TechReady Day 3 and 4: Windows Server 2008

My schedule on day 3 and 4 was very heavy on sessions dealing with virtualization and various Windows Server 2008 topics. I mentioned it in my previous post but there is a tremendous amount of integration and collaboration between the virtualization teams and the management teams. I asked a several questions and had some discussions with various program managers from the teams around dynamic data center scenarios, large scale test lab scenarios, etc. These are absolutely on the radar screen and if you look at the technologies the teams are focused on like quick migration, live migration, intelligent placement, powershell everywhere, etc. you can see the foundational components required for those scenarios will be coming online over the next year and in concert with all of the System Center products being released as well.

On the Windows Server 2008 front, there is a large amount of improvements coming across the board. I came out to Seattle 2 days before TechReady to attend a Server 2008 Airlift which was basically 2 days focused on 2008 features. The big ones are obivously Server Core and Windows Server Virtualization but two others I learned a lot more about are the improvements in clustering with 2008 and in dynamic hardware partitioning. On the cluster front, there have been significant improvements in storage, networking, and UI. The storage changes make clustering much more SAN friendly and the network changes eliminate the need nodes to be on the same VLAN. There is also a much more robust quorum model that eliminates the quorum disk from being a single point of failure.

On the dynamic hardware partitioning front, I saw a demo video of a massive 32 processor NEC server that when combined with Windows Server 2008 provides the ability to hot add processors, ram, and NICs to a running system.

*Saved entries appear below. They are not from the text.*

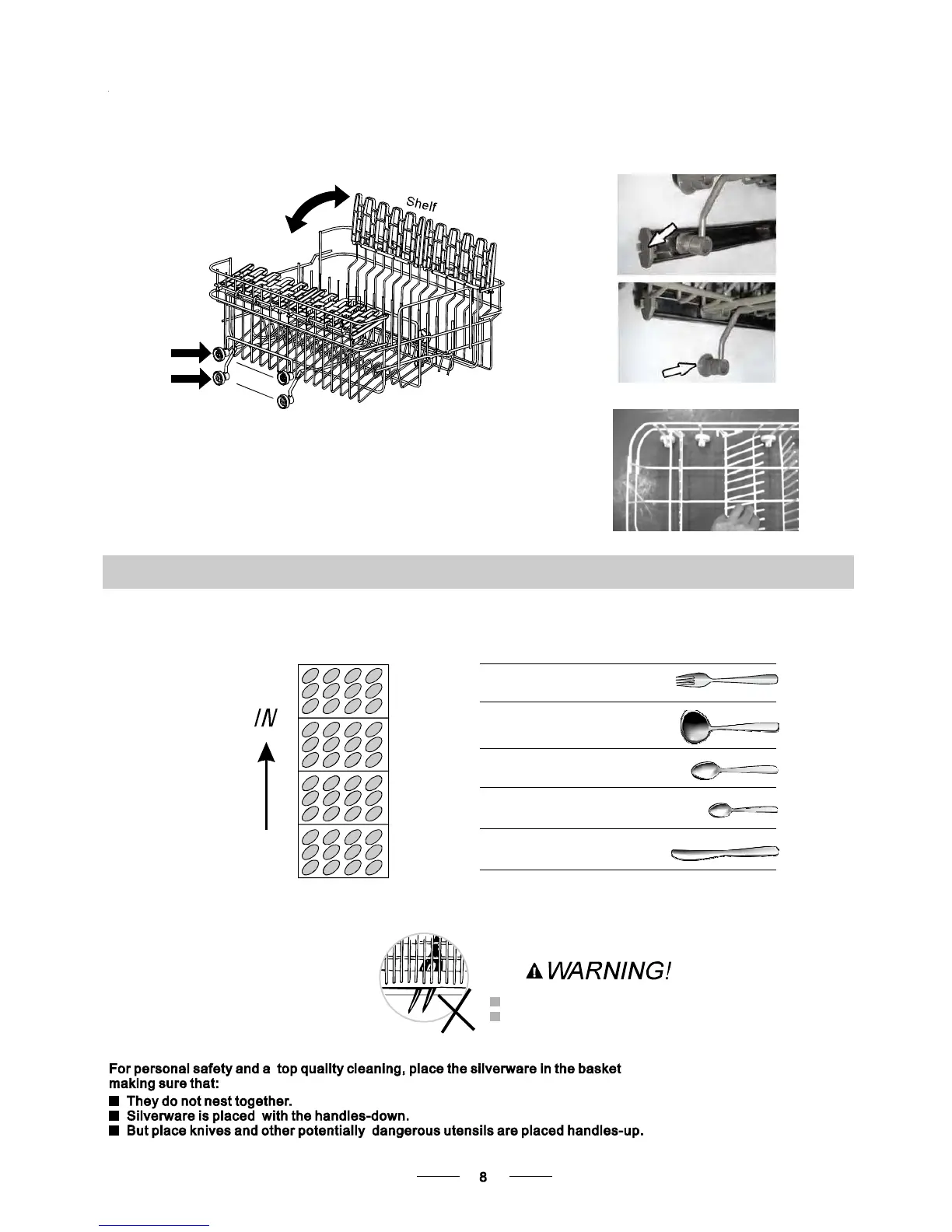 Shelf

IN

WARNING!

For personal safety and a top quality cleaning, place the silverware in the basket making sure that:

■ They do not nest together.
■ Silverware is placed with the handles-down.
■ But place knives and other potentially dangerous utensils are placed handles-up.

8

It also allows you to physically partition the server into multiple physical servers as well as allocating resources as hot spares.

The combination of Server 2008, WSV, and System Center really take the Windows platform to a new level. For infrastructure architects, the platform provides technologies to implement much higher availability, secure, and dynamic infrastructures. Over the next several months I'm going to update some of my reference architecture documents and my test lab so I can share out some specific examples.